++++ SUPPLIED PASSAGE ++++

In the grand sweep of human events, retrospective reflection enables a clearer evaluation of a moment’s impact on the course of history. Today, exactly one year since the failed assassination of President Donald J. Trump in Butler, Pennsylvania, it is clear that events that day forever altered our Nation’s history. In the flash of the eye, we almost lost it all. For those shots were not intended to kill only President Trump, but the movement and spirit he represents. The gunman’s real targets were the hopes and dreams of a Nation, embodied in the person of their President, whom the assassin intended to silence forever. 

A reflection on America’s earliest years helps an astute observer appreciate this moment. At Lexington and Concord, 250 years ago, the British sought to arrest the loudest voices for liberty and so quash the fomenting Revolution. Though its significance was not clear at the time, the shot heard ‘round the world catalyzed a chain of events that culminated in the creation of our great Republic, the United States of America. More than a full year would pass, however, before the Colonists declared Independence. Few of them fancied themselves revolutionaries; most, at the time, expected inevitable reconciliation with Great Britain. 

Today, a quarter of a millennium later, our Nation again stands at a crossroads. It has become clear that our country can prioritize Americans or it can prioritize the world, but it cannot do both simultaneously. The consequences of mass migration threaten the very fabric of our National Identity; foreign flags fill our streets, foreign issues echo through the halls of Congress, and the America we love appears ever less visibly American. A foreign socialist is on the cusp of Gracie Mansion. The Stars and Stripes are desecrated daily in our cities. Four years of Joe Biden’s autopen amply demonstrated the consequences of modern progressivism. We must choose, now, a better way forward.

++++ INPUT MATERIAL ++++

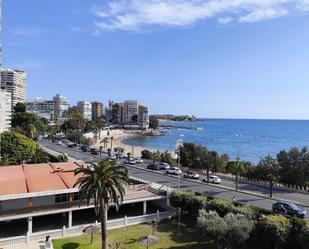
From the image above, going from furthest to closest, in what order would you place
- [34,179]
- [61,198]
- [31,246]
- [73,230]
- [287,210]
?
[34,179]
[61,198]
[287,210]
[73,230]
[31,246]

++++

LIST OF TASKS:
1. Output every line of the records as a JSON list of strings, one string per line, with blank lines skipped and the picture left out.
2. Write a continuation of the passage on the anniversary of the Butler assassination attempt, beginning right after its final sentence.

ANSWERS TO EACH TASK:
1.
[
  "From the image above, going from furthest to closest, in what order would you place",
  "- [34,179]",
  "- [61,198]",
  "- [31,246]",
  "- [73,230]",
  "- [287,210]",
  "?",
  "[34,179]",
  "[61,198]",
  "[287,210]",
  "[73,230]",
  "[31,246]"
]

2.
The shots fired at President Trump sought to vanquish the movement he embodies. That effort failed. The raised fist of our President, blood streaming across his face, unleashed new forces in the United States and touched the Patriotism in every slumbering heart. Just as the British intended to quell the future Revolution by arresting John Adams, John Hancock, and other Patriot leaders in Concord, the assassin intended to destroy our modern Patriot-in-Chief. And just as the British unleashed the very Revolution they dreaded, so too history will pronounce the shots fired in Butler as the opening salvo of the New Revolution.

This New Revolution is not to be fought with muskets or artillery; it is not violent and will not be settled with arms. It is a war for the “minds and hearts of the people,” and the victor will control America for future generations. For by the Grace of God, President Donald J. Trump lived. With him, the movement to Make America Great Again strove onward. Today, it is fiercer, stronger, and bolder than before. Vengeance is visible in her eagle eye. Her love for America is reforged; the wrath for her foes is rekindled.

Will the American People ever get answers for what, precisely, happened on July 13 in Butler? One year later, questions still outnumber answers. This, however, is known: the events in Butler, Pennsylvania, parallel prior events, at the birth of our Nation, in Lexington, Massachusetts. They signify the beginning of great new happenings in these United States: a new era, a new turning, and the opening gun of the race to keep America free. As the 250th anniversary of American Independence approaches, we must again march forward, together, as a Nation.

For Butler was the portent of great future events and the best of America is before her.